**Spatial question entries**

⁂

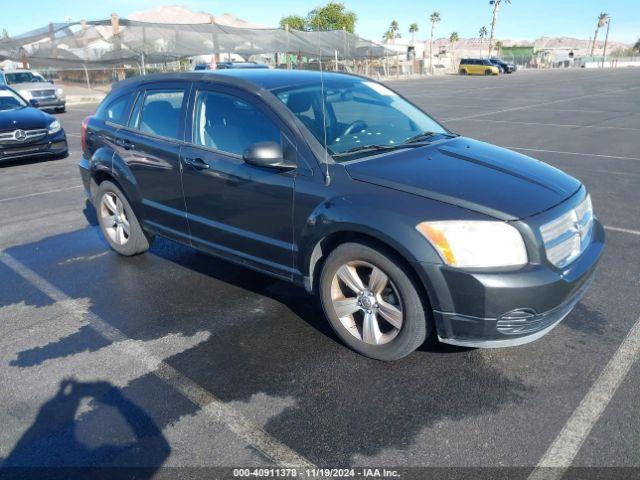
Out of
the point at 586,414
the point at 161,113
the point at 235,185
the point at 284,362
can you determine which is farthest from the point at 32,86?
the point at 586,414

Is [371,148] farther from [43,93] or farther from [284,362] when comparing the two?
[43,93]

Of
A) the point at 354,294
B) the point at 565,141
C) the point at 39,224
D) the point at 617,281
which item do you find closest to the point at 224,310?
the point at 354,294

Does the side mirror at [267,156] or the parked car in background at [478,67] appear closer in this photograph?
the side mirror at [267,156]

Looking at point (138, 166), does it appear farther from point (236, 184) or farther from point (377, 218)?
point (377, 218)

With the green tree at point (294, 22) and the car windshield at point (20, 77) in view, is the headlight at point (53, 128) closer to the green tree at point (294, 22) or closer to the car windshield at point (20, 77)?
the car windshield at point (20, 77)

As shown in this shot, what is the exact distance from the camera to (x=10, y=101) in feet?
36.1

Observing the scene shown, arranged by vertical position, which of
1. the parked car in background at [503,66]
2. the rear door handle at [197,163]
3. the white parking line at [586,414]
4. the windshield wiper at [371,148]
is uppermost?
the windshield wiper at [371,148]

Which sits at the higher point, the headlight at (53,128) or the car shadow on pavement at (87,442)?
the headlight at (53,128)

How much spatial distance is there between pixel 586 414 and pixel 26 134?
10501 millimetres

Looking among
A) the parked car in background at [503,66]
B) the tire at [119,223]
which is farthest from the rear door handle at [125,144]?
the parked car in background at [503,66]

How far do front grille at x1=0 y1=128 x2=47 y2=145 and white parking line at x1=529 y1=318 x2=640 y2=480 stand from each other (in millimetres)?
10337

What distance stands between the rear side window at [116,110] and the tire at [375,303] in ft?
9.04

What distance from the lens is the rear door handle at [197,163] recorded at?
13.3 feet

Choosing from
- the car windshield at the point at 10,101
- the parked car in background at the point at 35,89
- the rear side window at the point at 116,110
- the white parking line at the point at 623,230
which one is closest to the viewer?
the rear side window at the point at 116,110
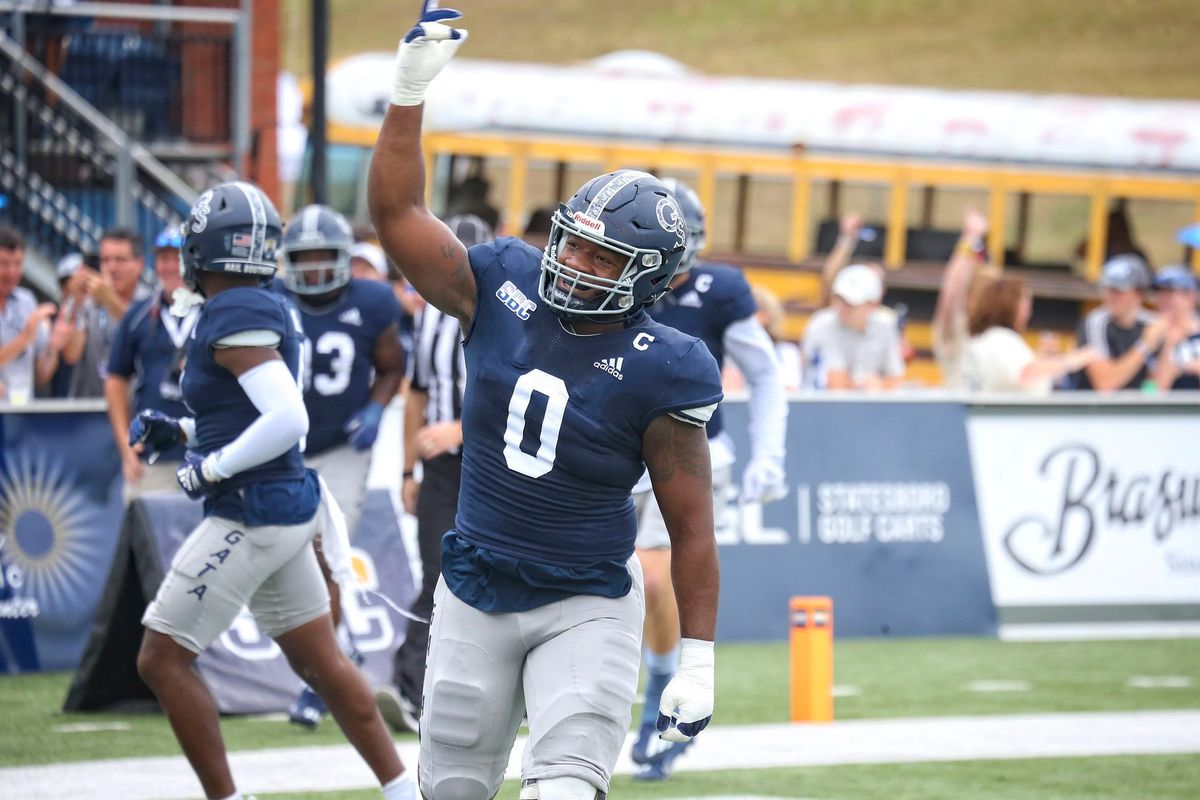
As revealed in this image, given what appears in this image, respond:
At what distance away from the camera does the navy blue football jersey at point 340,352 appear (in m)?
8.11

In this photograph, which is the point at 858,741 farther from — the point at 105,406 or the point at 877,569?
the point at 105,406

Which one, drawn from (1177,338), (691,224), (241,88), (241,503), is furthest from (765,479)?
(241,88)

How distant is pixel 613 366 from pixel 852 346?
28.4ft

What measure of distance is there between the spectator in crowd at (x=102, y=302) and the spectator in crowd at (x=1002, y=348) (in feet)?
16.7

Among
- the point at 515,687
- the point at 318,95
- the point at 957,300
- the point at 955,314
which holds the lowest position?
the point at 955,314

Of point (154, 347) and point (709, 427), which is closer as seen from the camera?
point (709, 427)

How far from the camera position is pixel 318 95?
42.8 feet

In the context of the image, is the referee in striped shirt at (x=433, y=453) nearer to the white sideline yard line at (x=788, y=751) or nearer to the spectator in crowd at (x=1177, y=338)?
the white sideline yard line at (x=788, y=751)

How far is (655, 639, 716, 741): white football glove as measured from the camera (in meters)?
4.47

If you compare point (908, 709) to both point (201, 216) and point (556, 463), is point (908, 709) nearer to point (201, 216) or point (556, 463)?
point (201, 216)

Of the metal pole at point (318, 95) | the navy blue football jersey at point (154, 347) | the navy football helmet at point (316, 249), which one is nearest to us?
the navy football helmet at point (316, 249)

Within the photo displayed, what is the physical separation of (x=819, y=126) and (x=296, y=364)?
601 inches

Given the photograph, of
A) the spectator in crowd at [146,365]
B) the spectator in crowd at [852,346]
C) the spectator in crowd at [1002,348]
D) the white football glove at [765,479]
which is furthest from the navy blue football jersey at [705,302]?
the spectator in crowd at [852,346]

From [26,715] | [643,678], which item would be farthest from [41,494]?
[643,678]
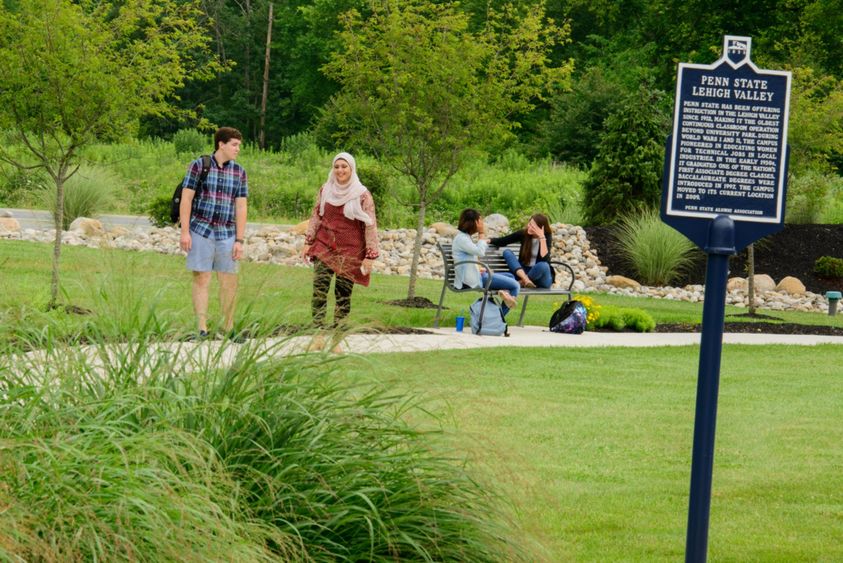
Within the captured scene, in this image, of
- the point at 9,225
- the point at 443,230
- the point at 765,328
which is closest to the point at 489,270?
the point at 765,328

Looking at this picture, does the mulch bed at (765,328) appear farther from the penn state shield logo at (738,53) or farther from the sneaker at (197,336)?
the sneaker at (197,336)

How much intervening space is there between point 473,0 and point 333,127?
10.9m

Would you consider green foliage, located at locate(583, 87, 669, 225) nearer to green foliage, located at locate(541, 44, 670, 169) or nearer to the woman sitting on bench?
the woman sitting on bench

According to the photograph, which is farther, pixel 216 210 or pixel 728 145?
pixel 216 210

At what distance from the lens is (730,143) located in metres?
5.30

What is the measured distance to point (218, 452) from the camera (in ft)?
13.7

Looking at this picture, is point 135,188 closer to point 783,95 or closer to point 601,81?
point 601,81

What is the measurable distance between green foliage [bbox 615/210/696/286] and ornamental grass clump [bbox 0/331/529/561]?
17496 mm

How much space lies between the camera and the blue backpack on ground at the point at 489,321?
13.4m

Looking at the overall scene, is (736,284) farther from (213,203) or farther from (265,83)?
(265,83)

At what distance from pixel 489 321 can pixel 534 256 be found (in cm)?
180

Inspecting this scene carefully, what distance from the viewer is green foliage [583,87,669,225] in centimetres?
2498

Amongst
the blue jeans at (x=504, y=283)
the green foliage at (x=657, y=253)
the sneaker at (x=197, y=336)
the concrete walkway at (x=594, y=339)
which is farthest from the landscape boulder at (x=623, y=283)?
the sneaker at (x=197, y=336)

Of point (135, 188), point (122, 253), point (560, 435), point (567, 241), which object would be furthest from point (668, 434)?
point (135, 188)
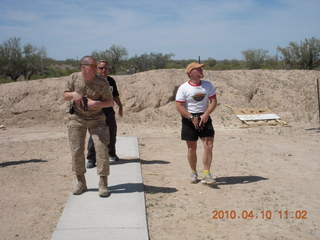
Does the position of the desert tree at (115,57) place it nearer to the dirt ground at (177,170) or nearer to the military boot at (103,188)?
the dirt ground at (177,170)

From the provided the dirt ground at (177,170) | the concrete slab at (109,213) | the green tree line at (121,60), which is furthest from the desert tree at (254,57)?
the concrete slab at (109,213)

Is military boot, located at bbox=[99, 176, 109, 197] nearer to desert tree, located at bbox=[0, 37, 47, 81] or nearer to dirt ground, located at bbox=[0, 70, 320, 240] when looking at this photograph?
dirt ground, located at bbox=[0, 70, 320, 240]

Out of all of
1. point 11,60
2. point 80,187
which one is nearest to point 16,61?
point 11,60

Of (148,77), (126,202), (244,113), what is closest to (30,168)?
(126,202)

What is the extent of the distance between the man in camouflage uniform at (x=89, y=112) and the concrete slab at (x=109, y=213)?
0.29 meters

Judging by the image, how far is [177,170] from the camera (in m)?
6.94

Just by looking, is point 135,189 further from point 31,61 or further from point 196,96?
point 31,61

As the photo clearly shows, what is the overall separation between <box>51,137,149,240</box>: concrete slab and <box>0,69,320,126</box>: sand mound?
29.5 feet

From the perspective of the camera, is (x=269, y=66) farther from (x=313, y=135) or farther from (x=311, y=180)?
(x=311, y=180)

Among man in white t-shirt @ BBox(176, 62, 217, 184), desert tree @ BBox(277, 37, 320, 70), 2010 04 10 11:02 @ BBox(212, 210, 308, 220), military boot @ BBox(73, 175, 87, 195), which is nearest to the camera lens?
2010 04 10 11:02 @ BBox(212, 210, 308, 220)

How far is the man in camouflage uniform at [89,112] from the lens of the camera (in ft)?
15.8

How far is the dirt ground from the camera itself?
4.41m

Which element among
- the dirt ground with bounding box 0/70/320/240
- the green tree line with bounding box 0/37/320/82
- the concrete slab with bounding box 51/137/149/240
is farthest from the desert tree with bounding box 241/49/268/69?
the concrete slab with bounding box 51/137/149/240

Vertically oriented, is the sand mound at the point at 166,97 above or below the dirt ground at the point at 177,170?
above
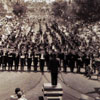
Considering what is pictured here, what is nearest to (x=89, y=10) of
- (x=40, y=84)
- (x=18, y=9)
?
(x=40, y=84)

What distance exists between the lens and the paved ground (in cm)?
1086

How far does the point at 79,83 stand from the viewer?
13.0 metres

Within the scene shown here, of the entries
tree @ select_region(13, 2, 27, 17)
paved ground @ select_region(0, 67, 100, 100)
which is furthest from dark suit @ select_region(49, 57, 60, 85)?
tree @ select_region(13, 2, 27, 17)

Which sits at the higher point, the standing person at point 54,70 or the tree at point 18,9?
the tree at point 18,9

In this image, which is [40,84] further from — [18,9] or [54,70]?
[18,9]

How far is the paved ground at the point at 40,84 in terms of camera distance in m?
10.9

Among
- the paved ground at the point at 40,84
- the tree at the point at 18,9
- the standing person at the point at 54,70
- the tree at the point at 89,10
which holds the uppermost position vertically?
the tree at the point at 18,9

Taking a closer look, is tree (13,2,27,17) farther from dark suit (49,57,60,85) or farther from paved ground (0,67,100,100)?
dark suit (49,57,60,85)

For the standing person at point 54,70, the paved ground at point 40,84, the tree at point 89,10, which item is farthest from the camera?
the tree at point 89,10

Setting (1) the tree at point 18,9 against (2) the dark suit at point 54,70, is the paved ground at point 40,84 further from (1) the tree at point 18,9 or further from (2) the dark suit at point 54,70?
(1) the tree at point 18,9

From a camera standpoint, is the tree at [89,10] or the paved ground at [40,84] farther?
the tree at [89,10]

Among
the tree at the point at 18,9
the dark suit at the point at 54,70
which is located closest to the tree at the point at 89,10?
the tree at the point at 18,9

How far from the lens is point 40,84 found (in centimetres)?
1242

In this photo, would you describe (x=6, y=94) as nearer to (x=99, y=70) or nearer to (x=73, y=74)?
(x=73, y=74)
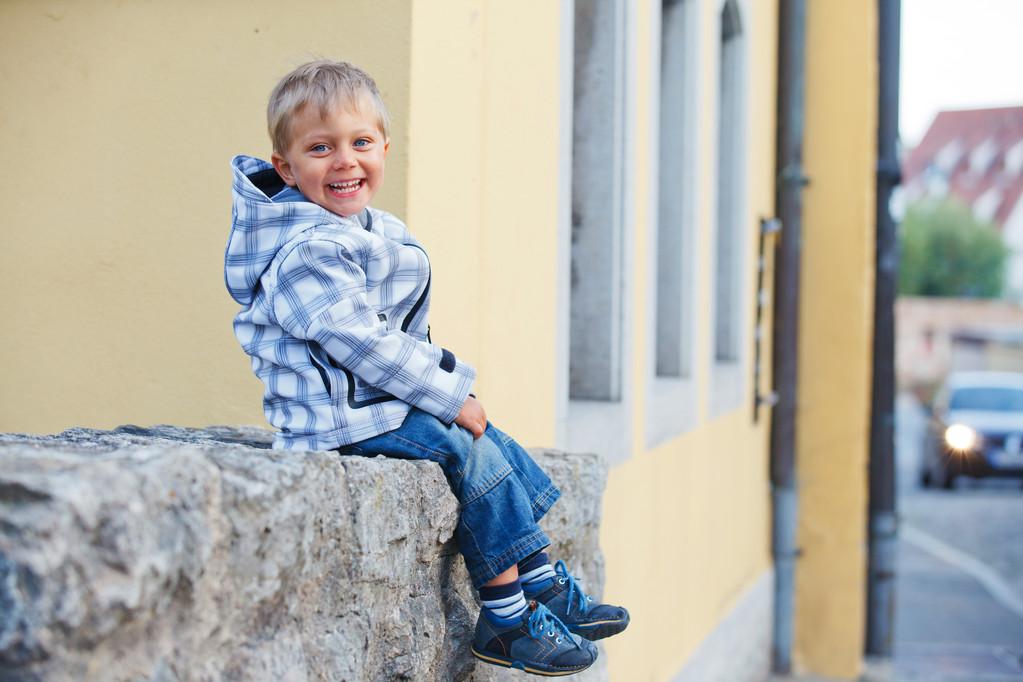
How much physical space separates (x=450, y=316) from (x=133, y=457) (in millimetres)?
1606

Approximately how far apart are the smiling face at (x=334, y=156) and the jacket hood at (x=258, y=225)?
0.04 meters

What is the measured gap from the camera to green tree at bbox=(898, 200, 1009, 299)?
48.9 meters

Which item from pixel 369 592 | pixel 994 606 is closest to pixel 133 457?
pixel 369 592

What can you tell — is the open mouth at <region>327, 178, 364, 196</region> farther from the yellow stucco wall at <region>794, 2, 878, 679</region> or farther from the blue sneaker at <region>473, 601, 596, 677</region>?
the yellow stucco wall at <region>794, 2, 878, 679</region>

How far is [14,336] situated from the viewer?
336cm

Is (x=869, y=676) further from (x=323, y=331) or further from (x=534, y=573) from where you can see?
(x=323, y=331)

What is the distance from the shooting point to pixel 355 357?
2.10 metres

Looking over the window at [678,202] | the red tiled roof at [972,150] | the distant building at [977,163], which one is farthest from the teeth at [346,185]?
the red tiled roof at [972,150]

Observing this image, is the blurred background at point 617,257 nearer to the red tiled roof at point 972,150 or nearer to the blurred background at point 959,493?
the blurred background at point 959,493

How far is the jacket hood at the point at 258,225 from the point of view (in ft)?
7.11

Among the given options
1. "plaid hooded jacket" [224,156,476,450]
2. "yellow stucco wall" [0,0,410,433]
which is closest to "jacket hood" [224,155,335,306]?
"plaid hooded jacket" [224,156,476,450]

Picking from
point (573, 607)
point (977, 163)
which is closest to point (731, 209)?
point (573, 607)

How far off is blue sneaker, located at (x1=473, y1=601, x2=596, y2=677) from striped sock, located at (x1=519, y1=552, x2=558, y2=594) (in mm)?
57

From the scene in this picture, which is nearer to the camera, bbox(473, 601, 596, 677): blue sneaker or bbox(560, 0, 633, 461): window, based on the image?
bbox(473, 601, 596, 677): blue sneaker
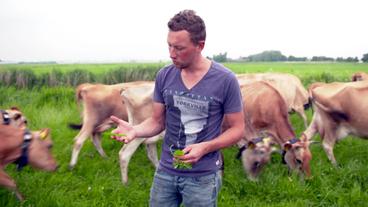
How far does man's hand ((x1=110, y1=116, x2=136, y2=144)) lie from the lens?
2728 mm

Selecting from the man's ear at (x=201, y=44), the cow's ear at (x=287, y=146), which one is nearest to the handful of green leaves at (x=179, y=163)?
the man's ear at (x=201, y=44)

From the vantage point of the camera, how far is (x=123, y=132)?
9.22 feet

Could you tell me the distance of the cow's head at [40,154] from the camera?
16.8 ft

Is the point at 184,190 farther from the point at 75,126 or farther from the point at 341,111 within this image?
the point at 341,111

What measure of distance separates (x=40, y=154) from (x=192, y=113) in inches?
126

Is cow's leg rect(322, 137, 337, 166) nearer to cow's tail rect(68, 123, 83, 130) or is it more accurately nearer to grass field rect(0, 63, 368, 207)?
grass field rect(0, 63, 368, 207)

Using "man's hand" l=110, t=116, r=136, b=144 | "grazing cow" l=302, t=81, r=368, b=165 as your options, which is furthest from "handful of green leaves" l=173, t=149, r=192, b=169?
"grazing cow" l=302, t=81, r=368, b=165

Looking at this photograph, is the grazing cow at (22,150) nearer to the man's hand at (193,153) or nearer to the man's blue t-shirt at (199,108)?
the man's blue t-shirt at (199,108)

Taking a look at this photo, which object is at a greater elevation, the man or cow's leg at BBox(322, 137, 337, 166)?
the man

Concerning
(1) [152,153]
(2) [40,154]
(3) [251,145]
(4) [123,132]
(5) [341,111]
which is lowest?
(1) [152,153]

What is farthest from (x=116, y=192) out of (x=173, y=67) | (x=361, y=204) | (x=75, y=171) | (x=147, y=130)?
(x=361, y=204)

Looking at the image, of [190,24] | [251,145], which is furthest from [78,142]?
[190,24]

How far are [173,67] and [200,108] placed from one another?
0.42 metres

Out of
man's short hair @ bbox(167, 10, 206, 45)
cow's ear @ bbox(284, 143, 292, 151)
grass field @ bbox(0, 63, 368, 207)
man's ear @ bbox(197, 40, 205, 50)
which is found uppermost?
man's short hair @ bbox(167, 10, 206, 45)
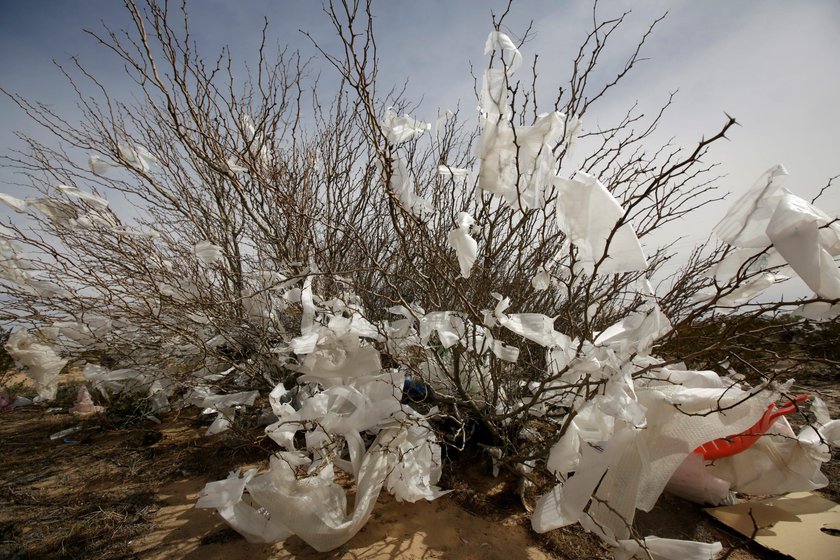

⁂

**To do**
Show each line above that contains the word "farthest". Treat uppercase and lowercase as different.

**Exercise output**
can you determine which is farthest from the point at 32,86?
which is farthest from the rear door handle at [125,144]?
From [26,715] | [643,678], which item would be farthest from [41,494]?
which is farthest from the landscape boulder at (x=623, y=283)?
is farthest from the desert tree with bounding box 241/49/268/69?
For the standing person at point 54,70, the paved ground at point 40,84, the tree at point 89,10, which item is farthest from the camera?
Looking over the window at [678,202] | the red tiled roof at [972,150] | the distant building at [977,163], which one is farthest from the teeth at [346,185]?
What is farthest from (x=116, y=192) out of (x=173, y=67) | (x=361, y=204) | (x=75, y=171) | (x=147, y=130)?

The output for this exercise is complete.